Tasks:
**A.** Sum up the text on provider payments in two sentences.
**B.** Continue the text on provider payments from its last sentence.

Text section:
Insurance Companies - Provider Payment Process

Goals

To understand the process through which insurance companies and healthcare programs such as Medicare and Medicaid pay healthcare providers for their services by determining required information, the submission process, and payments disbursement to comprehend the pain points of the market.

Early Findings

Insurance Companies

  • Insurance companies use medical information to underwrite policies. These companies receive this information directly from health providers and other sources. Also, it's worth noting insurance companies share information with other insurers.
  • For patients that have previously applied for an insurance policy with a MIB Group, Inc. (previously known as the Medical Information Bureau) member, this information may be in the MIB database. The MIB provides medical information to the members taken from individuals' insurance applications. Member companies also need to report back to the MIB.
  • Insurance companies pay a fee both to become a MIB member and every time they consult the company's database.
  • Despite the fact that some state and federal privacy laws may require a healthcare provider to keep records private, an insurance company can demand to review all necessary records before reimbursing the providers for services rendered. In fact, information about patients who pay from their own pocket can also be obtained because most providers and hospitals are part of health care networks that require access to all records, not just their own enrollees.
  • Regarding payments, as most large companies are self-insured, meaning they use third-party administrators and pay claims as they occur. The third-party administrator is usually the same insurance company, which will be in charge of supplying a network of contracted clinicians, processing claims, and providing other infrastructure.

Medicare

  • The largest payer entity in the United States is the federal government, through Medicare. The traditional fee-for-service Medicare and the Center for Medicare are used to create contracts with intermediaries that set most local policy and process claims.
  • Medicare uses prospective payment systems for most of its providers. Basically, these systems require that Medicare pre-determine a base payment rate for a given unit of service (e.g., an episode of care, a treatment, a hospital stay, a particular service). Then, depending on several variables such as the provider’s geographic location and the complexity of the patient receiving the service, payment is adjusted for each unit of service provided.

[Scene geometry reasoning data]
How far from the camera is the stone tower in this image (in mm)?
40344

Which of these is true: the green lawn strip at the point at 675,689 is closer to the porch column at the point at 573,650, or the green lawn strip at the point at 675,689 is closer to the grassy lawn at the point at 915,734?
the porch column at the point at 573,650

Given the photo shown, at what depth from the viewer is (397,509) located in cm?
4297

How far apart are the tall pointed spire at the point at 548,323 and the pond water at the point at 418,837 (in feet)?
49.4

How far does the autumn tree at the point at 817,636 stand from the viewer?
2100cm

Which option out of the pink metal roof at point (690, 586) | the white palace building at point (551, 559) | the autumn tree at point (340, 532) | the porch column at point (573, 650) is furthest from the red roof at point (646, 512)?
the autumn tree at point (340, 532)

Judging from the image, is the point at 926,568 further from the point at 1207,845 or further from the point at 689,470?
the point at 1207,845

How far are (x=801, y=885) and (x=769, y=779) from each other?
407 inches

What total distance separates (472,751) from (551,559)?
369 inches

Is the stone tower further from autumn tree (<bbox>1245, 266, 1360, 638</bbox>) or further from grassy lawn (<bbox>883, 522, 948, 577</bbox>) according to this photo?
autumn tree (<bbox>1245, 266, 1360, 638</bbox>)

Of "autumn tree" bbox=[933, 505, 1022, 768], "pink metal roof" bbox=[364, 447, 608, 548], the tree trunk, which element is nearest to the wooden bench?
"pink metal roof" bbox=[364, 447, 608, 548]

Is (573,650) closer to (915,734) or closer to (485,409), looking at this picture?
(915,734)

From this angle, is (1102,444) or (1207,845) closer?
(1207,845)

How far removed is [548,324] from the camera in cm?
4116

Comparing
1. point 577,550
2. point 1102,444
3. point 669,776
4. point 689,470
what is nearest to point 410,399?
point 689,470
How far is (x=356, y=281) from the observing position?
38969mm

---

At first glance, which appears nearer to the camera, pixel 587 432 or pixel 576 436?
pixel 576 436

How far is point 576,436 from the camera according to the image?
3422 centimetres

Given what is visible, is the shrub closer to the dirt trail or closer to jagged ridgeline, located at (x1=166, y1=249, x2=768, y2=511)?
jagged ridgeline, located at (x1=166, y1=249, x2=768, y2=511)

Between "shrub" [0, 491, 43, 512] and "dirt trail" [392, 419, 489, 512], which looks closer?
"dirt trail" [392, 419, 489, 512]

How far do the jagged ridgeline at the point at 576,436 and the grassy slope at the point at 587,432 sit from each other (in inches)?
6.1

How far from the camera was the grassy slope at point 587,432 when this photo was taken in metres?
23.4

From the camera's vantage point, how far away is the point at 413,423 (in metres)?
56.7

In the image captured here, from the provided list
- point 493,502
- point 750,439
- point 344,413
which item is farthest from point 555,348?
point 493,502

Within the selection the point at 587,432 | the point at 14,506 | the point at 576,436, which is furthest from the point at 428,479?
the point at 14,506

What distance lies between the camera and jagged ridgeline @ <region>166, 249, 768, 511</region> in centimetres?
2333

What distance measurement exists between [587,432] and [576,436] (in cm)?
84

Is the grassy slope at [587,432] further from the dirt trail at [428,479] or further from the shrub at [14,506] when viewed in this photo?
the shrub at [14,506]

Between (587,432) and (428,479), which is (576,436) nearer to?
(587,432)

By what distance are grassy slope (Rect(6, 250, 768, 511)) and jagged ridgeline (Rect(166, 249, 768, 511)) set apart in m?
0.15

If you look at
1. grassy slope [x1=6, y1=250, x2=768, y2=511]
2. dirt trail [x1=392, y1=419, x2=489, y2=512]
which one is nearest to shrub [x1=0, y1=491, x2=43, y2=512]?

Your responses:
**A.** Insurance companies underwrite policies with medical information drawn from providers, other sources, other insurers, and the MIB database, and they can demand to review records before reimbursing providers. Medicare, the largest payer in the United States, mostly uses prospective payment systems that set a base rate for a unit of service and adjust it for factors such as the provider's location and how complex the patient's case is.

**B.**
  • They receive information about billing and the patient's information is sent through claims created by medical billing specialists. When billing for traditional Medicare (Parts A and B), they follow the same protocol as for private, third-party payers, and input the required patient information, NPI numbers, procedure codes, diagnosis codes, price, and Place of Service codes.
  • The biller can use manual forms to bill Medicare. Requiring different forms for different parts of Medicare. However, for the most part, they will enter the proper information into a software program and then use that program to transfer the claim to Medicare directly.
  • The claim is then processed by a Medicare Administrative Contractor (MAC), who will evaluate and adjudicate each claim sent to Medicare. When a Part A claim is processed by Medicare, Medicare pays the provider directly for the service rendered by the provider. On the contrary, in a Part B claim, there will be an 80% - 20% breakdown, where Medicare will pay the majority of the cost of the service provided and the patient will pay the rest.
  • In most cases, providers are paid through electronic funds transfer as claims are received and adjudicated.


Summary of Findings

  • During our initial hour of research, we focused on assessing the availability of the information with a focus on insurance companies and Medicare practices. We have provided a brief overview of the Medicare claim creation and billing process. However, the Medicaid claim creation process proved to be more difficult to determine due to the fact that Medicaid regulations vary state-by-state. Further information about the Medicaid billing process can be provided with continued hours of research. However, if a regional approach is preferred (e.g California) this should be clearly stated in any response.